[Stated exercise A]
Retype the article on an economy that works for everyone from "The value of" up to and including "needed to renegotiate.".
[Stated exercise B]
Extend the article on an economy that works for everyone, picking up after its final sentence.

[Document section]
An Economy That Works for Everyone

By: Morgan Housel

We can build an economy that works for everyone, rather than a few.

In many ways, we already are. The trick to keeping it going is convincing people that no one needs to sacrifice to spread the benefits of economic growth more broadly.

To convince you, let me tell you a story about car tires.

The value of a comfortable business partner

It’s the early 1990s. Costco is negotiating with a tire distributor.

The two hashed out a deal. It wasn’t particularly lucrative for the tire distributor, but Costco was a growing retailer with loyal customers, and tire companies were itching to get involved.

A week after the deal was signed, Costco called the distributor. They needed to renegotiate.

“I can’t negotiate,” the tire distributor allegedly said. “I can’t go a penny lower on this deal without losing money.”

Yes, that was why they needed to renegotiate, Costco said.

After signing the deal, Costco realized it would be squeezing the tire distributor to the razor’s edge of unprofitability. It didn’t want a business partner in that position. So it tore up the original deal and raised the price it would pay for tires.

This was not altruism.

A business partner that can stick around for many years is worth more than one that will have to be replaced in a year or two. A business partner who is taken care of is more likely to take care of you. A business partner that does well will give you less day-to-day hassle than one that feels suffocated.

Scene question records:
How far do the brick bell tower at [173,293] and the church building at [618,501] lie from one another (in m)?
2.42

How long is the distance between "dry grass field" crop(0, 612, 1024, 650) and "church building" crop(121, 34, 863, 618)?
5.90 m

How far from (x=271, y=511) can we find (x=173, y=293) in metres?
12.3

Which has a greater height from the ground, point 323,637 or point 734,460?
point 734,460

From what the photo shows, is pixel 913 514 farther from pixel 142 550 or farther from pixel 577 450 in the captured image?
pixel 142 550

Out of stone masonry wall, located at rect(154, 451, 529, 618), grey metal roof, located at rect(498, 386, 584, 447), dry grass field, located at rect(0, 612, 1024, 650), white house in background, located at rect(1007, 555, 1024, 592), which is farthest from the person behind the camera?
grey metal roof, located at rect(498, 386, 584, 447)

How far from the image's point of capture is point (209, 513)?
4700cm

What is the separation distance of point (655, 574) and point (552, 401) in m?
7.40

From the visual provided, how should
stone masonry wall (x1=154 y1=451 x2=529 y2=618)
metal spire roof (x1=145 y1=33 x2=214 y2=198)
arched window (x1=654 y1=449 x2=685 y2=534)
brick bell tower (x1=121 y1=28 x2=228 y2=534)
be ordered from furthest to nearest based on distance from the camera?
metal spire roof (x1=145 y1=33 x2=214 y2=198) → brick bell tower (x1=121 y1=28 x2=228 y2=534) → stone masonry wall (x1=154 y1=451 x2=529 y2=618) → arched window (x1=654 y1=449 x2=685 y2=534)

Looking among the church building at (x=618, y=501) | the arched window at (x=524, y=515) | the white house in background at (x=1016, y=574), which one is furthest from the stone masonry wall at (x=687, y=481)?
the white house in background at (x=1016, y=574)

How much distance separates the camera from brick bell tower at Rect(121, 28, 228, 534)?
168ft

[Written reply A]
The value of a comfortable business partner

It’s the early 1990s. Costco is negotiating with a tire distributor.

The two hashed out a deal. It wasn’t particularly lucrative for the tire distributor, but Costco was a growing retailer with loyal customers, and tire companies were itching to get involved.

A week after the deal was signed, Costco called the distributor. They needed to renegotiate.

[Written reply B]
This is obvious — but only if you can forgo maximizing short-term profits to focus on long-term rewards.

That’s one of Costco’s enduring traits.

“We want to build a company that will still be here 50 and 60 years from now,” founder and former CEO Jim Sinegal has said. “I think the biggest single thing that causes difficulty in the business world is the short-term view.”

This ethos goes beyond business relationships. Costco pays employees an average of 72% more per hour than rival Sam’s Club. That is awesome for the employee, but it’s awesome for Costco, too. Its labor turnover is rock bottom: 17% per year for Costco versus 44% for Sam’s Club. In 30 years, Costco has never had a major employee strike or protest.

This has not come at the expense of shareholders: Costco stock is up more than sevenfold in the last 20 years, more than double that of the S&P 500.

We know this idea works. It can work for everyone — so long as you can convince them it’s true.

A historical perspective on equality

Before we discuss how to do that, a little history on how we got here.

The defining characteristic of economics in the 1950s is that the country got rich by making the poor less poor. Average wages doubled from 1940 to 1948, then doubled again by 1963.

Not long ago, the economy actually worked fairly well for most people. It didn’t last long, but for a short stretch after World War II through the late 1970s, economic growth was split fairly evenly between those who worked and those who invested.

The wealth inequality that defined the 1920s unraveled after the war as workers gained bargaining power and high profit margins became unacceptable during the war years. In 1955, Historian Frederick Lewis Allan wrote:

The enormous lead of the well-to-do in the economic race has been considerably reduced.

It is the industrial workers who as a group have done best — people such as a steelworker’s family who used to live on $2,500 and now are getting $4,500, or the highly skilled machine-tool operator’s family who used to have $3,000 and now can spend an annual $5,500 or more.

America’s Gini coefficient, a statistical measure of income inequality, fell by almost half from 1929 to 1970 as the distribution of income leveled out, shifting more of the nation’s income to lower-wage workers. The share of the nation’s wealth owned by the bottom 90% of families rose from 15% in 1929 to more than 35% by 1985.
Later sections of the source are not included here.